WORK TO COMPLETE:
Print the first line of the data below and every one after it, through the line containing "family: Phasianidae", exactly as written.

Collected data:
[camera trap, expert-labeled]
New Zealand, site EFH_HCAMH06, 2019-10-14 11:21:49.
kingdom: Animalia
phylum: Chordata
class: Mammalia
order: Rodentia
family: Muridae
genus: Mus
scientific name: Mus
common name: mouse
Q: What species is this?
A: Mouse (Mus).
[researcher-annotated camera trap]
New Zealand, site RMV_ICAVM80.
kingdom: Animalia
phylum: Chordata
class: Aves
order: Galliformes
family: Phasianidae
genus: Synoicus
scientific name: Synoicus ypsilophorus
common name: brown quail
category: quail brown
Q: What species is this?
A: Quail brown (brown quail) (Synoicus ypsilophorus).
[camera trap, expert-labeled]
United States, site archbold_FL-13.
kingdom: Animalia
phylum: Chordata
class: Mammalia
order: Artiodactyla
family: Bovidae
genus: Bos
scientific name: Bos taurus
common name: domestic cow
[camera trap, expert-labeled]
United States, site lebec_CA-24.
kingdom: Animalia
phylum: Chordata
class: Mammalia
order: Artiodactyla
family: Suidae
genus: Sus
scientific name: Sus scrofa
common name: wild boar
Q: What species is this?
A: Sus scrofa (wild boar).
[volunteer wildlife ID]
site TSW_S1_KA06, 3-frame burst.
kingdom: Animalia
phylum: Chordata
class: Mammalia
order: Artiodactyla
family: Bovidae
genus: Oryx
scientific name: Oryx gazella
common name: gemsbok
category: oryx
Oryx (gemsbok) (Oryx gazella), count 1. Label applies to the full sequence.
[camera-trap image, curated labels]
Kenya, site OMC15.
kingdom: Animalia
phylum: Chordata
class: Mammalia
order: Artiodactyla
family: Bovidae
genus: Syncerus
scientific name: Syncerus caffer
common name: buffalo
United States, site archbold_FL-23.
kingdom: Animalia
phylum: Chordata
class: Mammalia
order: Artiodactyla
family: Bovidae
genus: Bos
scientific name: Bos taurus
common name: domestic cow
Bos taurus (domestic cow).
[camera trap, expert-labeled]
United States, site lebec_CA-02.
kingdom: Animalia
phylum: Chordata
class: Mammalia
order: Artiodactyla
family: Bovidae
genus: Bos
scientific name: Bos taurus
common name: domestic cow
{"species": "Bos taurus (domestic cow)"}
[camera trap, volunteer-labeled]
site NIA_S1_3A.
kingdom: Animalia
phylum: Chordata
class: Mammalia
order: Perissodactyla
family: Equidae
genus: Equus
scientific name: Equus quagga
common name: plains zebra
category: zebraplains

RESULT BELOW:
[camera trap, expert-labeled]
New Zealand, site EFH_HCAMH06, 2019-10-14 11:21:49.
kingdom: Animalia
phylum: Chordata
class: Mammalia
order: Rodentia
family: Muridae
genus: Mus
scientific name: Mus
common name: mouse
Q: What species is this?
A: Mouse (Mus).
[researcher-annotated camera trap]
New Zealand, site RMV_ICAVM80.
kingdom: Animalia
phylum: Chordata
class: Aves
order: Galliformes
family: Phasianidae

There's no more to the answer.